• **Spatial relation data**
──────────
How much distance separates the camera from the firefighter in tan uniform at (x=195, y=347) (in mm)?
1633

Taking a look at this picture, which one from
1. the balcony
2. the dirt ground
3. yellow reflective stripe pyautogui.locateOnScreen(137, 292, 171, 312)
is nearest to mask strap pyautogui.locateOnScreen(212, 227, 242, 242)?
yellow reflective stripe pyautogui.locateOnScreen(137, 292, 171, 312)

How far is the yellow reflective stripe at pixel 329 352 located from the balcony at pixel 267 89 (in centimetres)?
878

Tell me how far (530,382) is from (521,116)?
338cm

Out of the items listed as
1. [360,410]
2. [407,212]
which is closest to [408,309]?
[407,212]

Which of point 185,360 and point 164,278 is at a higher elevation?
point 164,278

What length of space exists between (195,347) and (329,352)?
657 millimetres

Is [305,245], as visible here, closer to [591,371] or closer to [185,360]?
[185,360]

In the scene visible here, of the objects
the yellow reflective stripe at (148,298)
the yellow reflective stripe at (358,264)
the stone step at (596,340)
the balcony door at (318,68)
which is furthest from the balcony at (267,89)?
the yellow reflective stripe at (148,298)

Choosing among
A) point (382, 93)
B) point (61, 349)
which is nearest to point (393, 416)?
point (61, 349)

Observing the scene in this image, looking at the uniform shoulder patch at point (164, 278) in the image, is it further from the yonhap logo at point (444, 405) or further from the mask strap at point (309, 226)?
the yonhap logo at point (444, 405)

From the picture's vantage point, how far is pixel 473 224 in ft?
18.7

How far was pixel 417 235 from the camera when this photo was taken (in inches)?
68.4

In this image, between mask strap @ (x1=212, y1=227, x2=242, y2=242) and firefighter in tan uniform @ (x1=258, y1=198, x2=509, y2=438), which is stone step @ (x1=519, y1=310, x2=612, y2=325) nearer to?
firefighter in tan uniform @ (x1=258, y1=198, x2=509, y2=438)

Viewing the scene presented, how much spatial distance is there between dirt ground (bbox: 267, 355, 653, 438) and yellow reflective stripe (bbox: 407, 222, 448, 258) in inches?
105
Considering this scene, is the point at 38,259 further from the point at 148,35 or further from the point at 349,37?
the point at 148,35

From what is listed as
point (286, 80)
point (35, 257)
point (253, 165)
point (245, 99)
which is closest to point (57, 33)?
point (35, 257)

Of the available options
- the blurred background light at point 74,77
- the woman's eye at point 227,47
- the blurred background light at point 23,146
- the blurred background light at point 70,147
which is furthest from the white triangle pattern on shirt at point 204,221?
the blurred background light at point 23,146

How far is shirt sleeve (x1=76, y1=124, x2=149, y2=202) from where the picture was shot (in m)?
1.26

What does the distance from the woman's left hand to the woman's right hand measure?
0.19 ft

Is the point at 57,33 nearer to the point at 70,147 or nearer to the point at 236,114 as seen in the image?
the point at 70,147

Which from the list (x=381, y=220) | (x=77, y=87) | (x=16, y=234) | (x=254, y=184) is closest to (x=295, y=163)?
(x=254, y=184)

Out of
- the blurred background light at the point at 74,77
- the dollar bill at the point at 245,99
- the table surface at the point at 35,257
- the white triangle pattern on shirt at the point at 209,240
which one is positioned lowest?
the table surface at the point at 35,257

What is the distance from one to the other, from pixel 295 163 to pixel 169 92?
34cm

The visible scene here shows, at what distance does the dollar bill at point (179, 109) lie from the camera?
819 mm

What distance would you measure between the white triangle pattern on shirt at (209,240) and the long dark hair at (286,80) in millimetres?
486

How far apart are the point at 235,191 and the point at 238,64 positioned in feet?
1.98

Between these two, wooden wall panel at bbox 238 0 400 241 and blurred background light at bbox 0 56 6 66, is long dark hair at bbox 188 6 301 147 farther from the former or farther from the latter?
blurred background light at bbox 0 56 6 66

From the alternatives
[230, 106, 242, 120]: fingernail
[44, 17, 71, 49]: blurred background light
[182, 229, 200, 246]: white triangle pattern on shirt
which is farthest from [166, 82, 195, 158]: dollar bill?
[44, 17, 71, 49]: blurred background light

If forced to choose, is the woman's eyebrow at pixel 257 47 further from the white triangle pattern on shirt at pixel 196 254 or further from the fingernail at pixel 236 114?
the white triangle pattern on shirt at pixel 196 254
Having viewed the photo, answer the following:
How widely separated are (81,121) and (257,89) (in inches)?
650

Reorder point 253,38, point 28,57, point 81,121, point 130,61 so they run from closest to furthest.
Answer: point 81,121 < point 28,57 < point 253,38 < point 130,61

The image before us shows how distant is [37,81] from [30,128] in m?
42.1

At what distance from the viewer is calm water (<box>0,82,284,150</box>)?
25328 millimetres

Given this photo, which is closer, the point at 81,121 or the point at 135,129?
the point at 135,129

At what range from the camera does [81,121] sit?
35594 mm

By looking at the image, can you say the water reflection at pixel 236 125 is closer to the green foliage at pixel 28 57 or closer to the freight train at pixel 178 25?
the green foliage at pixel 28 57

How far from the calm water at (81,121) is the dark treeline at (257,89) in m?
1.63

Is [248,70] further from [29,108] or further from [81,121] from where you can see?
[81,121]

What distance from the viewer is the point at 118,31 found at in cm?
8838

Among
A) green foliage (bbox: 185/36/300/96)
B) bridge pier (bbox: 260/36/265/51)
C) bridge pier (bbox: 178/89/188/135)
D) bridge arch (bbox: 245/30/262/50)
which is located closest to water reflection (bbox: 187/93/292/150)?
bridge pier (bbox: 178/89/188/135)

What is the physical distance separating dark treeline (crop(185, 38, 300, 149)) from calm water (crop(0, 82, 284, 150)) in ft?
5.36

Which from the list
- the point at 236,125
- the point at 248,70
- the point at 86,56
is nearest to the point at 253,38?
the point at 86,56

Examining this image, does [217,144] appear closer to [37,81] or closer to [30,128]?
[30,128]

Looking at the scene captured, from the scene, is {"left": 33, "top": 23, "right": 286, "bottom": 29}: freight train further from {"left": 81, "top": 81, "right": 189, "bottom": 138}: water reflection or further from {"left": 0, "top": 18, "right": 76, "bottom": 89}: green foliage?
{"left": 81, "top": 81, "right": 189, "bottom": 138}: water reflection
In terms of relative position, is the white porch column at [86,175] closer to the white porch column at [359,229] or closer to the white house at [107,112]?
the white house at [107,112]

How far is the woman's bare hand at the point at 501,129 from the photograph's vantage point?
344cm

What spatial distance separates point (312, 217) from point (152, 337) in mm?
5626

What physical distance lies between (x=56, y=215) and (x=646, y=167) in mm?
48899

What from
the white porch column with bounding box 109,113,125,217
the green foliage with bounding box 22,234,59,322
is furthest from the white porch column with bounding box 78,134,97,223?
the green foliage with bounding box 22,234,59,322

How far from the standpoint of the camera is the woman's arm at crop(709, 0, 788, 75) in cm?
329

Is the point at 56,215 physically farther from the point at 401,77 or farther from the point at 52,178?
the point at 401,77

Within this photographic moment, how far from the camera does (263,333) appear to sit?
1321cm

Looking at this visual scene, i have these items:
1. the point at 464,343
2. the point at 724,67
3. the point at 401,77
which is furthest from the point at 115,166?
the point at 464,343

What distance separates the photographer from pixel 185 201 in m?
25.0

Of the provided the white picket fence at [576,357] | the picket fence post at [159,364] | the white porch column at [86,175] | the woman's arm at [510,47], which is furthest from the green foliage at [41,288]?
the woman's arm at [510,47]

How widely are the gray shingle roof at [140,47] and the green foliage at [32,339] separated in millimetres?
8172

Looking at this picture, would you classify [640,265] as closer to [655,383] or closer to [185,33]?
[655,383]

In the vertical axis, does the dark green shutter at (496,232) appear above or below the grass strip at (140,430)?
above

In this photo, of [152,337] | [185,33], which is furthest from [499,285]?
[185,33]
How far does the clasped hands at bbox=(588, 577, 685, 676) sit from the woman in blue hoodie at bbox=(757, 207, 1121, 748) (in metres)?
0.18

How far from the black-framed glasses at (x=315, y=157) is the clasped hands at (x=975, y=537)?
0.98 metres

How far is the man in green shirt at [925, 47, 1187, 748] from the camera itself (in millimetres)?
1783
──────────
• **Exercise directions**
Transcribe word for word the lines from the one holding "In terms of" to the last line of the listing above, inclusive.

• **Problem solution**
In terms of relative position, is the white porch column at [86,175] closer to the white porch column at [359,229] or closer to the white house at [107,112]?
the white house at [107,112]

How far is the woman's bare hand at the point at 501,129 from the photograph's vantage point?
344cm

What spatial distance separates point (312, 217) from point (152, 337) in mm?
5626

What physical distance lies between (x=56, y=215) and (x=646, y=167) in mm?
48899

What from
the white porch column with bounding box 109,113,125,217
the green foliage with bounding box 22,234,59,322
is furthest from the white porch column with bounding box 78,134,97,223?
the green foliage with bounding box 22,234,59,322

How far from the standpoint of the camera is the woman's arm at crop(709, 0, 788, 75) in cm?
329

Is the point at 56,215 physically farther from the point at 401,77 or farther from the point at 52,178?
the point at 401,77

Within this photographic moment, how far from the camera does (263,333) appear to sit?
1321cm

Looking at this visual scene, i have these items:
1. the point at 464,343
2. the point at 724,67
3. the point at 401,77
which is furthest from the point at 115,166?
the point at 464,343

What distance separates the photographer from pixel 185 201 in m?
25.0

Of the provided the white picket fence at [576,357] | the picket fence post at [159,364] | the white porch column at [86,175] | the woman's arm at [510,47], which is furthest from the green foliage at [41,288]?
the woman's arm at [510,47]

How widely are the gray shingle roof at [140,47] and the green foliage at [32,339] separated in millimetres?
8172

Looking at this picture, would you classify [640,265] as closer to [655,383] or closer to [185,33]?
[655,383]

In the vertical axis, does the dark green shutter at (496,232) appear above or below the grass strip at (140,430)?
above

In this photo, of [152,337] | [185,33], which is furthest from [499,285]?
[185,33]
How far does the clasped hands at bbox=(588, 577, 685, 676) sit from the woman in blue hoodie at bbox=(757, 207, 1121, 748) (in metres)?
0.18

How far from the black-framed glasses at (x=315, y=157) is the clasped hands at (x=975, y=537)?
0.98 metres

How far is the man in green shirt at [925, 47, 1187, 748] from the camera itself (in millimetres)?
1783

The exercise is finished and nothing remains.